How do the returns on medical devices compare with other investments? O’Mahony says Seroba’s funds are in good health and returning cash to its investors, thanks to the mix of biotech and medtech products it has backed in the past. ‘The returns from Seroba’s current fund are in the top quartile of returns of life sciences fund established in the same timeframe.’
While biotech companies can sell for hundreds of millions to billions if their drug clears all phases of clinical trials, medtech is a little less spectacular. But the risk is not always as great as in pharma. ‘A drug either succeeds or fails in clinical trials whereas medical device trials are a little less binary. Trials help you to learn and develop a new iteration of the device. It’s not all or nothing.’
Seroba’s big backers include Enterprise Ireland and the Ireland Strategic Investment Fund, along with institutional investors such as pension funds – all of which are willing to stay the course for a 10-year investment.
‘The first five years are spent investing and the second five are where you try to get a return,’ says O’Mahony. ‘With interest rates so low, putting money in the bank is basically a loss, so venture funds are increasingly attractive to those looking for long-term gains.’

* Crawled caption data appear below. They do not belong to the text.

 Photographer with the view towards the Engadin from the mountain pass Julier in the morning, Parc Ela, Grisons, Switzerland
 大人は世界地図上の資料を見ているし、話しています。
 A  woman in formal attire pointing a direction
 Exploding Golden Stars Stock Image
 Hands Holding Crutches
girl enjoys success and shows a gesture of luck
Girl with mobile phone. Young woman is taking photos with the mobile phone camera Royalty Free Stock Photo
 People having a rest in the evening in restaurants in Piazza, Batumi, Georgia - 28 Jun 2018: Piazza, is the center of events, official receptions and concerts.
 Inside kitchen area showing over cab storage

The regulatory system too makes medical devices a little more flexible than medicines. Europe’s CE marking system is seen as quicker and more cost-effective than the FDA in the US, although market access is less fragmented on the other side of the Atlantic.
‘We see a lot of early-stage US companies looking to move to Ireland to run clinical studies and secure regulatory approval,’ says O’Mahony. ‘Ireland is in the top four medtech clusters in the world so they know they will find the skills they need here.’

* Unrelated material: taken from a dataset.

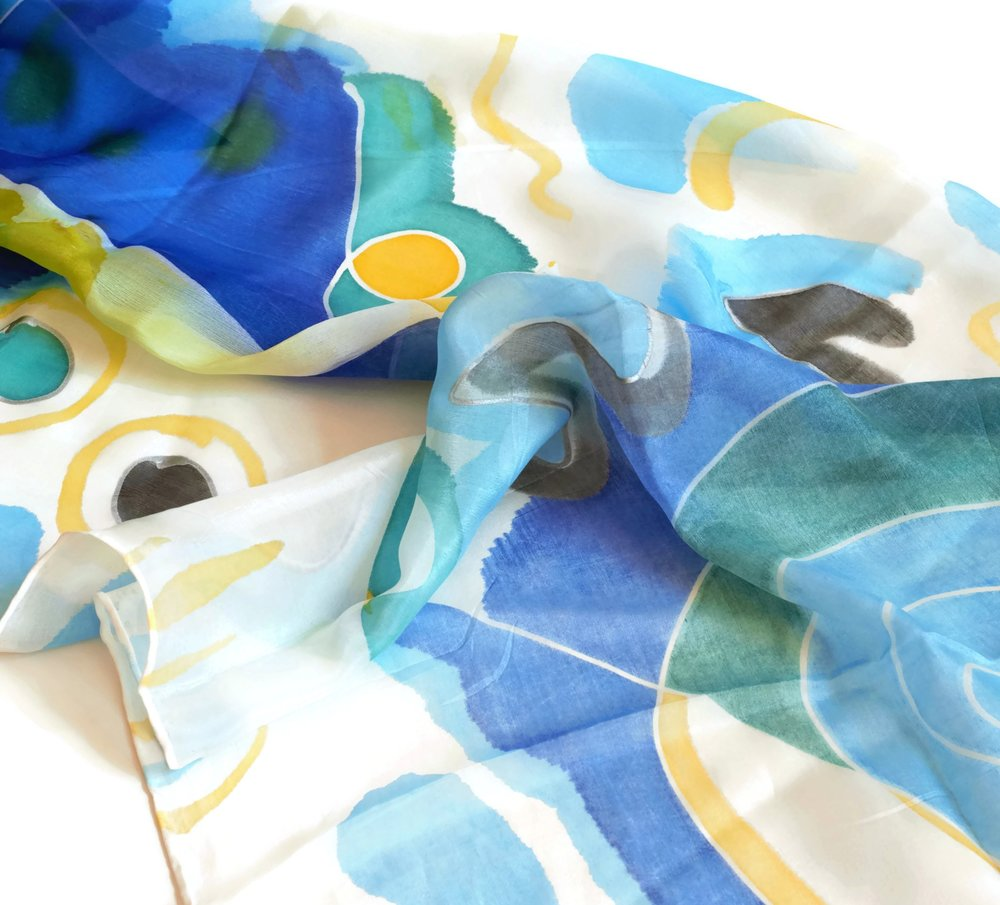 Hand Painted Silk Scarves - Our collection of hand painted, pure silk scarves are a luxurious mix of vibrant and eye catching designs.  Following our collection of jewellery, our silk scarves are similarly inspired by our love of colour and abstract design, effortlessly combined with the soft beauty of silk to create elegant and versatile pieces of wearable art.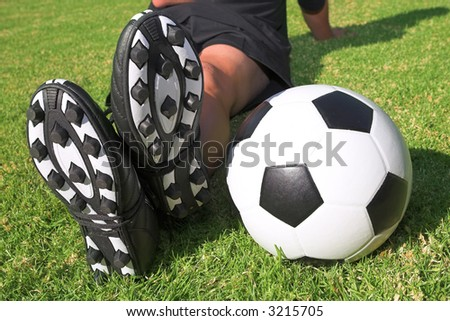A male soccer (football) player, referee or coach sitting next to a soccer ball. The image is of feet and legs, with soccer togs, and a black and white ball. Focus on soccer ball and heels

Looming changes to EU regulations may blunt that competitive edge if the costs and administrative burden are significantly increased. ‘We will see what comes out of talks in Europe but my own view is that the European system works very well in bringing safe and efficacious devices to patients,’ O’Mahony believes. ‘The FDA also does an excellent job but if you look at heart valves, for example, European patients have access five years earlier than their US counterparts.’
Looking further down the line he sees Europe, and Ireland in particular, as a place where technology and funding can come together to fuel the innovation that patients need. ‘If you consider the US-based Innovation in Medtech medical conference that comes to Ireland each spring, with the marriage between the top US clinics and access to European markets, there’s a real sense that it’s the place to be.’
Technologies that can dramatically reduce the costs of healthcare are likely to be valued by the health system in the years to come. It’s a feature that Daniel O’Mahony looks for when weighing up new investments.
‘In our current fund we have backed companies like Quanta Fluid Solutions, which is developing a home haemodialysis machine,’ he says. The device allows patients with end-stage kidney failure to undergo regular dialysis at home instead of attending clinics. The new machine is smaller, easy to use and crucially, with a little training, patients and their families can operate it without nursing support and achieve excellent clinical levels of dialysis.
The device uses a replaceable cartridge system, enabling a quick turnaround that’s not possible with hospital-based machines, which require cleaning between patients. ‘This is a game-changing technology and will be of huge benefit to patients,’ he says.
Similarly, another device backed by Seroba and developed by PQ ByPass to overcome or bypass large 20-30 cm blockages from the blood vessels of the upper leg, groin and knee, is cutting the costs of surgery. Rather than using four-hour open surgery to bypass the blocked vessels, a minimally invasive procedure taking just 1.5 hours promises to drastically reduce time spent in hospital and hasten recovery time.
‘Instead of being out of work for months, people are returning to normal life a week after the procedure. It’s truly transformative.’